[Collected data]
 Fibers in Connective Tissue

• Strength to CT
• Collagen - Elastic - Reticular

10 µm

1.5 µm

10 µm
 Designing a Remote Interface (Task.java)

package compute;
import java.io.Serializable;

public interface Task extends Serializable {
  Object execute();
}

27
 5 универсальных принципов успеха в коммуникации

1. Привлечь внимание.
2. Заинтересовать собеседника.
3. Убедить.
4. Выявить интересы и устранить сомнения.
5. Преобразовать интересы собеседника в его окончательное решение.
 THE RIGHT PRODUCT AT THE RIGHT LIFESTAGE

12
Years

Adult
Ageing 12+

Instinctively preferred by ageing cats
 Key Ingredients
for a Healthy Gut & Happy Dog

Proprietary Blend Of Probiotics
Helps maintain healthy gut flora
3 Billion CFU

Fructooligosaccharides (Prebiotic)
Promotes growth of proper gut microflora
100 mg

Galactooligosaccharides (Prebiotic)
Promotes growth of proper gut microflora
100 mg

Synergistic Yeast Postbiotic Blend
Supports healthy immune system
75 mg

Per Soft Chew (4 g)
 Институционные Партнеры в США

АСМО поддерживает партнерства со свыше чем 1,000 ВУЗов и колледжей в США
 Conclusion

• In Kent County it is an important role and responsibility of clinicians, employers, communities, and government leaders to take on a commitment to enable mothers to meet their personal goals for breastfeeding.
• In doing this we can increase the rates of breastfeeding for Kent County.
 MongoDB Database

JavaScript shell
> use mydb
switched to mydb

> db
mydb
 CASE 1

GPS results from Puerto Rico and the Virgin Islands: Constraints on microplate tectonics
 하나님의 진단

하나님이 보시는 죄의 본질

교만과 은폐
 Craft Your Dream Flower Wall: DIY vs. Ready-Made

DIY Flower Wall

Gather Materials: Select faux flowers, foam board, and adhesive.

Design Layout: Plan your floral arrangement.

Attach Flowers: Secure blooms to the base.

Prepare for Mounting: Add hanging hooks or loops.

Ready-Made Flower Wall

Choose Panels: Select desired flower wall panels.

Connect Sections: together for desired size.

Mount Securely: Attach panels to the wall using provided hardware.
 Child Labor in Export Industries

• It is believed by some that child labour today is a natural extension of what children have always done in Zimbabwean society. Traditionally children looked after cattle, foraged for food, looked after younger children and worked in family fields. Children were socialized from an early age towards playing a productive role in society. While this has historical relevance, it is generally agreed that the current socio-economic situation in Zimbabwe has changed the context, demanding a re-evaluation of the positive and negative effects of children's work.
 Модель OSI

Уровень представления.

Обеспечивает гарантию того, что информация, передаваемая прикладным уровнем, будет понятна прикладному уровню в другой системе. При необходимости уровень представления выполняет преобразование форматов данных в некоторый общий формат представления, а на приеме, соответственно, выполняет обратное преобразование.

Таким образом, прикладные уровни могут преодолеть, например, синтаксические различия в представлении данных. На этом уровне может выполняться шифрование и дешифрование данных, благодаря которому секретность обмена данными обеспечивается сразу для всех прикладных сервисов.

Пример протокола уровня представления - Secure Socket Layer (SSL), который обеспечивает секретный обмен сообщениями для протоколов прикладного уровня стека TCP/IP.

### WHAT THIS TASK INVOLVES
Please reproduce exactly the lines above, beginning with the first and ending with the line that contains "Gather Materials: Select", and include nothing outside that range.

### SOLUTION TO THE EXERCISE
 Fibers in Connective Tissue

• Strength to CT
• Collagen - Elastic - Reticular

10 µm

1.5 µm

10 µm
 Designing a Remote Interface (Task.java)

package compute;
import java.io.Serializable;

public interface Task extends Serializable {
  Object execute();
}

27
 5 универсальных принципов успеха в коммуникации

1. Привлечь внимание.
2. Заинтересовать собеседника.
3. Убедить.
4. Выявить интересы и устранить сомнения.
5. Преобразовать интересы собеседника в его окончательное решение.
 THE RIGHT PRODUCT AT THE RIGHT LIFESTAGE

12
Years

Adult
Ageing 12+

Instinctively preferred by ageing cats
 Key Ingredients
for a Healthy Gut & Happy Dog

Proprietary Blend Of Probiotics
Helps maintain healthy gut flora
3 Billion CFU

Fructooligosaccharides (Prebiotic)
Promotes growth of proper gut microflora
100 mg

Galactooligosaccharides (Prebiotic)
Promotes growth of proper gut microflora
100 mg

Synergistic Yeast Postbiotic Blend
Supports healthy immune system
75 mg

Per Soft Chew (4 g)
 Институционные Партнеры в США

АСМО поддерживает партнерства со свыше чем 1,000 ВУЗов и колледжей в США
 Conclusion

• In Kent County it is an important role and responsibility of clinicians, employers, communities, and government leaders to take on a commitment to enable mothers to meet their personal goals for breastfeeding.
• In doing this we can increase the rates of breastfeeding for Kent County.
 MongoDB Database

JavaScript shell
> use mydb
switched to mydb

> db
mydb
 CASE 1

GPS results from Puerto Rico and the Virgin Islands: Constraints on microplate tectonics
 하나님의 진단

하나님이 보시는 죄의 본질

교만과 은폐
 Craft Your Dream Flower Wall: DIY vs. Ready-Made

DIY Flower Wall

Gather Materials: Select faux flowers, foam board, and adhesive.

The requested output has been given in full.